STATED PROBLEM:
Replace "jersey sponsor logo" with "shirt sponsor logo" throughout the records below, changing nothing else.

═════ EXCERPTED RECORDS ═════

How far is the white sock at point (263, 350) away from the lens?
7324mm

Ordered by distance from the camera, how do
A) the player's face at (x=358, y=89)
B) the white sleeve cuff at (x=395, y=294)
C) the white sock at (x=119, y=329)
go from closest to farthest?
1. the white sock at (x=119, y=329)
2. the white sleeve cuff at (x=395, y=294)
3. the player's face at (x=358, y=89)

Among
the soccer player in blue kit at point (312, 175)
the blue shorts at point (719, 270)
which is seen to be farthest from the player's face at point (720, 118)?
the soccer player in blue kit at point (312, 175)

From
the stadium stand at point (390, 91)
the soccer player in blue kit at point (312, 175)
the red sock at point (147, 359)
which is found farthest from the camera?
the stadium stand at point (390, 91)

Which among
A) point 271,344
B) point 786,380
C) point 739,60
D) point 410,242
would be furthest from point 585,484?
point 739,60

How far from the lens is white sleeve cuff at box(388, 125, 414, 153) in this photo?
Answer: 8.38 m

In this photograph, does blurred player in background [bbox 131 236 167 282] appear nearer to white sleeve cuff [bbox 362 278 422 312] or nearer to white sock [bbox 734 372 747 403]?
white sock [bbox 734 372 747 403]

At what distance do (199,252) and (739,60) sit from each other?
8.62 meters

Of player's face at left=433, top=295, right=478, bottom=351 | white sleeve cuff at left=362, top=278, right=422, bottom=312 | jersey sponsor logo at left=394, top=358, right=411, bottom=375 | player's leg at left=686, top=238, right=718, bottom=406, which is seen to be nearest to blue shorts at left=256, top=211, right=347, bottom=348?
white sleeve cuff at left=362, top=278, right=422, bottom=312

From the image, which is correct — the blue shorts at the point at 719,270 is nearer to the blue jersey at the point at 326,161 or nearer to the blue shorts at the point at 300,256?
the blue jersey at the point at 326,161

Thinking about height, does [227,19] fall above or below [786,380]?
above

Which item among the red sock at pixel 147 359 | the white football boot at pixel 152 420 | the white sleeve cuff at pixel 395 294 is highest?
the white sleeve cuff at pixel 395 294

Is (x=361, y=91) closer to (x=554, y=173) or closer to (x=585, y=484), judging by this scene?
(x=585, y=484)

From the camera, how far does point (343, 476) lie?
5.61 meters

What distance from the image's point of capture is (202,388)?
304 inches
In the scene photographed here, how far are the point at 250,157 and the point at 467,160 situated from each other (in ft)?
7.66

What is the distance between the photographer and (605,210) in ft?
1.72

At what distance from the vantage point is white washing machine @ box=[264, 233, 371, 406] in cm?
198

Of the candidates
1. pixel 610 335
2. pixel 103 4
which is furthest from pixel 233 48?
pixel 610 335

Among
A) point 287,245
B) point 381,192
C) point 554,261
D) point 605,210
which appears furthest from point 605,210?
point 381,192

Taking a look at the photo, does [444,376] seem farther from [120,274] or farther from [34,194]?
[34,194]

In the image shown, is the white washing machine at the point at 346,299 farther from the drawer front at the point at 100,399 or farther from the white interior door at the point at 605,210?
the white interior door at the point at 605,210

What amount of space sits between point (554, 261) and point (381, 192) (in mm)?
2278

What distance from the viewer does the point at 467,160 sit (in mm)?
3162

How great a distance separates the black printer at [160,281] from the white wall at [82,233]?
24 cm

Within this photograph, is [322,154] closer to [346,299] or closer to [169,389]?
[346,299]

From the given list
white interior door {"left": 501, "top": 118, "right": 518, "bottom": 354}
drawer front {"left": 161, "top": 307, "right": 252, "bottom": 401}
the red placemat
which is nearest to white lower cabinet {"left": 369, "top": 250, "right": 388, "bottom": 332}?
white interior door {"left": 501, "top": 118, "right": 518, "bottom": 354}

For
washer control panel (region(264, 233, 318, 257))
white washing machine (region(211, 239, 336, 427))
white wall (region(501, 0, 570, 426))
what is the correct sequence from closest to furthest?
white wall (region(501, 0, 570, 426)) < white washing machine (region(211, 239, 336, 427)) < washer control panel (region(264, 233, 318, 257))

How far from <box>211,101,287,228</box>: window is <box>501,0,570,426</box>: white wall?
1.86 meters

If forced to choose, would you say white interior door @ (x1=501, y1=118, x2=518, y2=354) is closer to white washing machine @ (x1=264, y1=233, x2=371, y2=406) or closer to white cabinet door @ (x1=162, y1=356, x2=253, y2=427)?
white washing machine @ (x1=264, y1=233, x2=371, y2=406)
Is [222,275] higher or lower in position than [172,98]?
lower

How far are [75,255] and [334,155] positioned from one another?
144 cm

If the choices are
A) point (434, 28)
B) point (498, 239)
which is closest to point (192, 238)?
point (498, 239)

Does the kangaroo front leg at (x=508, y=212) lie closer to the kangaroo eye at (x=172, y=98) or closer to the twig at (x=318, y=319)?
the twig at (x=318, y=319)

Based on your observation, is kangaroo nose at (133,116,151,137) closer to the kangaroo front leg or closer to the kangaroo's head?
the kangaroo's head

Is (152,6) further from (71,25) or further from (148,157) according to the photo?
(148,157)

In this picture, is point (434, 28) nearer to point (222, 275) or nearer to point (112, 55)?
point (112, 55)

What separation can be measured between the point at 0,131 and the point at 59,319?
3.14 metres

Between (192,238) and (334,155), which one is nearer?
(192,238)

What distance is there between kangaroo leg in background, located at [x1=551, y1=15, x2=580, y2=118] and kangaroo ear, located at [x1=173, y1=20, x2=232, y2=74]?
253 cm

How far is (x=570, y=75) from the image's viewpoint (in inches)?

═════

RESULT OF THE EXERCISE:
How far is the white sock at point (263, 350) away from the lens?
7324mm

Ordered by distance from the camera, how do
A) the player's face at (x=358, y=89)
B) the white sleeve cuff at (x=395, y=294)
C) the white sock at (x=119, y=329)
go from closest to farthest?
1. the white sock at (x=119, y=329)
2. the white sleeve cuff at (x=395, y=294)
3. the player's face at (x=358, y=89)

Among
the soccer player in blue kit at point (312, 175)
the blue shorts at point (719, 270)
which is seen to be farthest from the player's face at point (720, 118)?
the soccer player in blue kit at point (312, 175)

From
the stadium stand at point (390, 91)
the soccer player in blue kit at point (312, 175)
the red sock at point (147, 359)
which is found farthest from the camera?
the stadium stand at point (390, 91)

Which among
A) point 271,344
B) point 786,380
C) point 739,60
D) point 410,242
would be furthest from point 585,484?
point 739,60

How far from the lens is white sleeve cuff at box(388, 125, 414, 153) in this photo?
Answer: 8.38 m

In this photograph, does blurred player in background [bbox 131 236 167 282] appear nearer to white sleeve cuff [bbox 362 278 422 312] or nearer to white sock [bbox 734 372 747 403]?
white sock [bbox 734 372 747 403]

At what distance do (199,252) and (739,60) sit from each other?
8.62 meters

Of player's face at left=433, top=295, right=478, bottom=351 | white sleeve cuff at left=362, top=278, right=422, bottom=312 | shirt sponsor logo at left=394, top=358, right=411, bottom=375 | player's leg at left=686, top=238, right=718, bottom=406, which is seen to be nearest to blue shorts at left=256, top=211, right=347, bottom=348?
white sleeve cuff at left=362, top=278, right=422, bottom=312

From the image, which is correct — the blue shorts at the point at 719,270 is nearer to the blue jersey at the point at 326,161 or nearer to the blue shorts at the point at 300,256?
the blue jersey at the point at 326,161

Thinking about height, does [227,19] fall above or below [786,380]?
above

Which item among the red sock at pixel 147 359 | the white football boot at pixel 152 420 | the white sleeve cuff at pixel 395 294 is highest?
the white sleeve cuff at pixel 395 294

Is (x=361, y=91) closer to (x=554, y=173) or closer to (x=585, y=484), judging by this scene?
(x=585, y=484)

From the camera, how far does point (343, 476) lie?
5.61 meters

What distance from the image's point of capture is (202,388)?
304 inches
In the scene photographed here, how far are the point at 250,157 and the point at 467,160 situated from each other (in ft)?
7.66

What is the distance between the photographer and (605,210) in ft?
1.72

At what distance from the vantage point is white washing machine @ box=[264, 233, 371, 406] in cm?
198

Of the candidates
1. pixel 610 335
2. pixel 103 4
which is furthest from pixel 233 48?
pixel 610 335

Among
A) point 287,245
B) point 381,192
C) point 554,261
D) point 605,210
which appears furthest from point 605,210?
point 381,192

Taking a look at the photo, does [444,376] seem farther from [120,274] or farther from [34,194]?
[34,194]

In the image shown, is the white washing machine at the point at 346,299 farther from the drawer front at the point at 100,399 or farther from the white interior door at the point at 605,210?
the white interior door at the point at 605,210

What amount of space sits between point (554, 261) and point (381, 192) (in mm)?
2278

What distance from the viewer does the point at 467,160 sit (in mm)?
3162

How great a distance separates the black printer at [160,281] from the white wall at [82,233]?
24 cm

Within this photograph, is [322,154] closer to [346,299] or closer to [169,389]?
[346,299]

From the given list
white interior door {"left": 501, "top": 118, "right": 518, "bottom": 354}
drawer front {"left": 161, "top": 307, "right": 252, "bottom": 401}
the red placemat
which is nearest to white lower cabinet {"left": 369, "top": 250, "right": 388, "bottom": 332}?
white interior door {"left": 501, "top": 118, "right": 518, "bottom": 354}

For
washer control panel (region(264, 233, 318, 257))
white washing machine (region(211, 239, 336, 427))
white wall (region(501, 0, 570, 426))
what is the correct sequence from closest to furthest?
white wall (region(501, 0, 570, 426)) < white washing machine (region(211, 239, 336, 427)) < washer control panel (region(264, 233, 318, 257))

How far from <box>211,101,287,228</box>: window is <box>501,0,570,426</box>: white wall?
1.86 meters

If forced to choose, would you say white interior door @ (x1=501, y1=118, x2=518, y2=354) is closer to white washing machine @ (x1=264, y1=233, x2=371, y2=406) or closer to white cabinet door @ (x1=162, y1=356, x2=253, y2=427)?
white washing machine @ (x1=264, y1=233, x2=371, y2=406)
Is [222,275] higher or lower in position than [172,98]?
lower

How far are [75,255] and [334,155] positioned from one another?
144 cm

If the choices are
A) point (434, 28)
B) point (498, 239)
which is closest to point (192, 238)?
point (498, 239)

Does the kangaroo front leg at (x=508, y=212) lie closer to the kangaroo eye at (x=172, y=98) or closer to the twig at (x=318, y=319)?
the twig at (x=318, y=319)

Based on your observation, is kangaroo nose at (133,116,151,137) closer to the kangaroo front leg or closer to the kangaroo's head?
the kangaroo's head

Is (152,6) further from (71,25) or further from (148,157) according to the photo?
(148,157)

In this picture, is point (434, 28) nearer to point (222, 275) or nearer to point (112, 55)?
point (112, 55)

What separation can be measured between the point at 0,131 and the point at 59,319?
3.14 metres

Between (192,238) and (334,155), which one is nearer?
(192,238)

What distance is there between kangaroo leg in background, located at [x1=551, y1=15, x2=580, y2=118] and kangaroo ear, located at [x1=173, y1=20, x2=232, y2=74]?
253 cm

How far is (x=570, y=75) from the image's viewpoint (in inches)?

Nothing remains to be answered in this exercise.